The municipality of Emmen is liable for former firefighter Ruud Lohuis’s post-traumatic stress disorder (PTSD) because it did not provide the proper aftercare following 25 traumatic incidents, the Central Council of Appeal ruled. The former firefighter is relieved by the ruling and plans to claim damages for the material and immaterial damages he suffered over the past 20 years, he told RTV Drenthe.
Lohuis was a firefighter and diver at the Emmen fire brigade between 1982 and 1993. During that time, he experienced no less than 25 traumatic incidents that still have a significant impact on his psyche, he told the broadcaster.
As a diver, he became entangled several times, nearly smothered due to polluted water, and retrieved many bodies from cars after fatal accidents. A police officer died under his hands after crashing into a tree. He dealt with seriously mutilated people, suicides, and several failed rescue attempts with persons – including children – in cars that ended up in the water. The final blow was when a roof collapsed on his head, making him incapacitated for work.
During this time, Lohuis became a “difficult man” for others to handle. He developed a short fuse, rage problems, trouble sleeping, and kept reliving traumatic experiences. He went to his managers but to no avail. “I wasn’t supposed to complain and just do my job. There was a macho culture. It’s all part of the job, and you shouldn’t complain.” He never received any aftercare for his trauma, he said. He ended up losing his family, his job, and his friends.
In 2014, the mental health service in Emmen finally diagnosed him with PTSD. Treatment since has helped Lohuis deal better with his daily life, but the damage to his family and friends has been done, he said.

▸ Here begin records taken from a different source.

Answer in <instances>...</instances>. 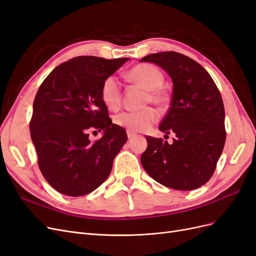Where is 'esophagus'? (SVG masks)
Masks as SVG:
<instances>
[{"label": "esophagus", "instance_id": "obj_1", "mask_svg": "<svg viewBox=\"0 0 256 256\" xmlns=\"http://www.w3.org/2000/svg\"><path fill=\"white\" fill-rule=\"evenodd\" d=\"M127 136H128V138H134L136 134L134 132H131V131H127Z\"/></svg>", "mask_w": 256, "mask_h": 256}]
</instances>
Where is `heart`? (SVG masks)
<instances>
[{
    "label": "heart",
    "instance_id": "1",
    "mask_svg": "<svg viewBox=\"0 0 256 256\" xmlns=\"http://www.w3.org/2000/svg\"><path fill=\"white\" fill-rule=\"evenodd\" d=\"M127 79L136 86L145 90L144 106L154 104L164 108L168 104V92L164 88V76L157 67L150 64H138L131 68L126 74ZM102 102L110 110H118L122 106V92L118 79L115 76H108L100 88ZM158 120V114L152 108L147 106L141 111H127L114 118L115 125L131 132L148 130Z\"/></svg>",
    "mask_w": 256,
    "mask_h": 256
}]
</instances>
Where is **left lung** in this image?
Returning <instances> with one entry per match:
<instances>
[{"label": "left lung", "instance_id": "obj_1", "mask_svg": "<svg viewBox=\"0 0 256 256\" xmlns=\"http://www.w3.org/2000/svg\"><path fill=\"white\" fill-rule=\"evenodd\" d=\"M141 62L154 63L171 76V106L159 129L175 134L172 144L147 136L142 166L166 187L198 189L212 178L226 144L220 92L206 69L182 53H152Z\"/></svg>", "mask_w": 256, "mask_h": 256}]
</instances>
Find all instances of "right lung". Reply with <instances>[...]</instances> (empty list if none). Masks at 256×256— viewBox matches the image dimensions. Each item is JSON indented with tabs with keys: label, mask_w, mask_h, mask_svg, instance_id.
I'll return each mask as SVG.
<instances>
[{
	"label": "right lung",
	"mask_w": 256,
	"mask_h": 256,
	"mask_svg": "<svg viewBox=\"0 0 256 256\" xmlns=\"http://www.w3.org/2000/svg\"><path fill=\"white\" fill-rule=\"evenodd\" d=\"M128 60L74 58L54 68L38 88L30 138L42 174L62 194L81 196L97 189L127 141L125 129L112 124L100 88ZM90 128L102 130L103 138L90 142Z\"/></svg>",
	"instance_id": "1"
}]
</instances>
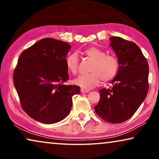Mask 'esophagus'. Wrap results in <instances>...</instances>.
I'll return each mask as SVG.
<instances>
[{
    "label": "esophagus",
    "mask_w": 159,
    "mask_h": 159,
    "mask_svg": "<svg viewBox=\"0 0 159 159\" xmlns=\"http://www.w3.org/2000/svg\"><path fill=\"white\" fill-rule=\"evenodd\" d=\"M89 90H88V89H80V92H81L82 93H87V92H89Z\"/></svg>",
    "instance_id": "1"
}]
</instances>
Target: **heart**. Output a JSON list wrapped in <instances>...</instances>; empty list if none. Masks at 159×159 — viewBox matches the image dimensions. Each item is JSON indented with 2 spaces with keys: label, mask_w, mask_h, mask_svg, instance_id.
Instances as JSON below:
<instances>
[{
  "label": "heart",
  "mask_w": 159,
  "mask_h": 159,
  "mask_svg": "<svg viewBox=\"0 0 159 159\" xmlns=\"http://www.w3.org/2000/svg\"><path fill=\"white\" fill-rule=\"evenodd\" d=\"M85 55L93 60L89 68V73L81 75L74 80L75 84L84 88H92L99 84L100 80L106 83L114 79L119 70V61L115 55L107 54L100 49L91 47L85 50ZM68 70L73 75L79 71V60L76 53H70L66 58Z\"/></svg>",
  "instance_id": "heart-1"
}]
</instances>
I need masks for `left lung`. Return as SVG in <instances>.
<instances>
[{"mask_svg": "<svg viewBox=\"0 0 159 159\" xmlns=\"http://www.w3.org/2000/svg\"><path fill=\"white\" fill-rule=\"evenodd\" d=\"M117 55L119 70L113 86L99 90L100 99L94 107L97 115L111 123L129 119L146 99L148 91L149 67L137 44L119 37L110 38Z\"/></svg>", "mask_w": 159, "mask_h": 159, "instance_id": "left-lung-1", "label": "left lung"}]
</instances>
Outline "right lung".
Here are the masks:
<instances>
[{"instance_id": "obj_1", "label": "right lung", "mask_w": 159, "mask_h": 159, "mask_svg": "<svg viewBox=\"0 0 159 159\" xmlns=\"http://www.w3.org/2000/svg\"><path fill=\"white\" fill-rule=\"evenodd\" d=\"M68 42L44 38L20 55L13 81L23 110L35 120L52 124L70 113L73 95L80 87L66 85Z\"/></svg>"}]
</instances>
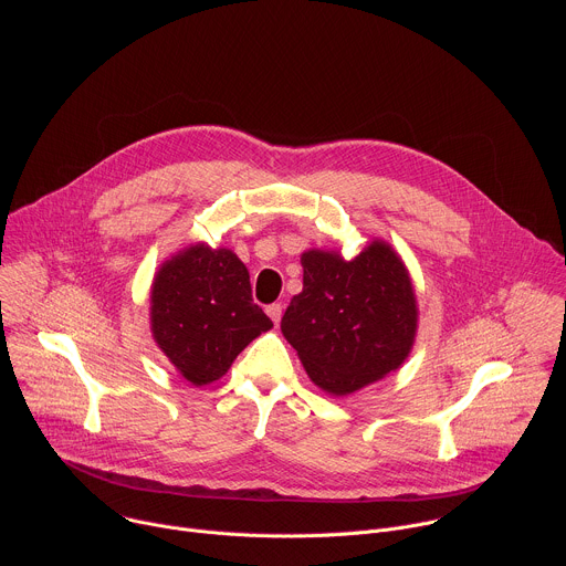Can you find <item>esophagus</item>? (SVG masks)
<instances>
[{
  "label": "esophagus",
  "mask_w": 566,
  "mask_h": 566,
  "mask_svg": "<svg viewBox=\"0 0 566 566\" xmlns=\"http://www.w3.org/2000/svg\"><path fill=\"white\" fill-rule=\"evenodd\" d=\"M266 313H269V317L275 322V327H277L280 319H282V313H284V304L282 302H273V304L266 306Z\"/></svg>",
  "instance_id": "esophagus-1"
}]
</instances>
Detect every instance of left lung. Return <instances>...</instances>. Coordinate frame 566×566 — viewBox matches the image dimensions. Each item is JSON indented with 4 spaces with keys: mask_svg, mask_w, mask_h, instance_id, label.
<instances>
[{
    "mask_svg": "<svg viewBox=\"0 0 566 566\" xmlns=\"http://www.w3.org/2000/svg\"><path fill=\"white\" fill-rule=\"evenodd\" d=\"M304 286L293 295L282 334L311 380L347 396L408 358L417 334V297L391 247L374 241L358 258L308 251Z\"/></svg>",
    "mask_w": 566,
    "mask_h": 566,
    "instance_id": "obj_1",
    "label": "left lung"
}]
</instances>
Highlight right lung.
I'll return each instance as SVG.
<instances>
[{
  "label": "right lung",
  "instance_id": "1",
  "mask_svg": "<svg viewBox=\"0 0 566 566\" xmlns=\"http://www.w3.org/2000/svg\"><path fill=\"white\" fill-rule=\"evenodd\" d=\"M271 327L253 302L247 266L232 251L190 247L154 277V340L192 385L221 378L239 352Z\"/></svg>",
  "mask_w": 566,
  "mask_h": 566
}]
</instances>
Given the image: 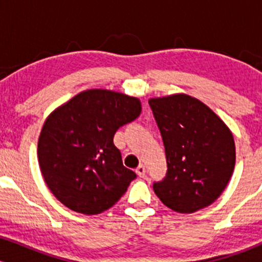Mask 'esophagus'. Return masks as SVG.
<instances>
[{
    "mask_svg": "<svg viewBox=\"0 0 262 262\" xmlns=\"http://www.w3.org/2000/svg\"><path fill=\"white\" fill-rule=\"evenodd\" d=\"M135 172H137V175L139 177H144L145 176V167H144L143 165H140V166H138V169L135 170Z\"/></svg>",
    "mask_w": 262,
    "mask_h": 262,
    "instance_id": "esophagus-1",
    "label": "esophagus"
}]
</instances>
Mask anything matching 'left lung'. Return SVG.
Wrapping results in <instances>:
<instances>
[{"label": "left lung", "mask_w": 262, "mask_h": 262, "mask_svg": "<svg viewBox=\"0 0 262 262\" xmlns=\"http://www.w3.org/2000/svg\"><path fill=\"white\" fill-rule=\"evenodd\" d=\"M167 161L154 192L170 209L193 213L221 196L235 166L228 125L208 106L186 93L150 98Z\"/></svg>", "instance_id": "obj_1"}]
</instances>
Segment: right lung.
Here are the masks:
<instances>
[{"instance_id":"1","label":"right lung","mask_w":262,"mask_h":262,"mask_svg":"<svg viewBox=\"0 0 262 262\" xmlns=\"http://www.w3.org/2000/svg\"><path fill=\"white\" fill-rule=\"evenodd\" d=\"M140 112L139 98L92 89L48 116L38 139V161L56 200L87 215L118 202L137 175L123 166L113 137Z\"/></svg>"}]
</instances>
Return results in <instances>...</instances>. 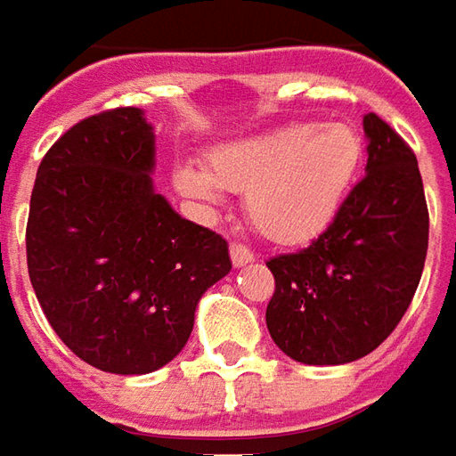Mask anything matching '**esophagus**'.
Instances as JSON below:
<instances>
[{
  "instance_id": "obj_1",
  "label": "esophagus",
  "mask_w": 456,
  "mask_h": 456,
  "mask_svg": "<svg viewBox=\"0 0 456 456\" xmlns=\"http://www.w3.org/2000/svg\"><path fill=\"white\" fill-rule=\"evenodd\" d=\"M229 254H232V265L237 269L247 267V265H252L254 262V252H249V249L241 247V244H232V247H229Z\"/></svg>"
}]
</instances>
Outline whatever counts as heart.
Returning <instances> with one entry per match:
<instances>
[{
	"instance_id": "b5f03b06",
	"label": "heart",
	"mask_w": 456,
	"mask_h": 456,
	"mask_svg": "<svg viewBox=\"0 0 456 456\" xmlns=\"http://www.w3.org/2000/svg\"><path fill=\"white\" fill-rule=\"evenodd\" d=\"M362 137L345 122H292L224 142L207 169L175 167V187L215 207L219 189L244 191L252 227L274 244H306L332 224L362 164Z\"/></svg>"
}]
</instances>
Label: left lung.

The former firefighter appealed to the municipality of Emmen to hold it liable for his mental illness caused by his job. He lost that objection procedure and an initial court case, but the Central Appeals Tribunal – the highest court for civil servants – ruled in his favor in June. He sees it as a “confirmation” of what happened to him. “For more than 20 years, my symptoms weren’t taken seriously. I was not heard during all that time.”
According to Lohuis’s lawyer Ferre van de Nadort, the ruling is “an important turnaround” for aid workers. “PTSD has been recognized as an occupational disease by the police and the Ministry of Defense, but the fire brigade and other emergency services have not reached that stage yet. This opens the way for that.”
Lohuis also considers that the biggest win. “That’s very important. I didn’t fight for nothing. It means a lot to our profession. I hope colleagues don’t have to go through the same thing as I have for the past 20 years.”
The municipality of Emmen would not respond to RTV Drenthe’s questions about the ruling. “According to our information, the procedure is still ongoing. In addition, we do not make any statements about (former) employees,” a spokesperson told the broadcaster.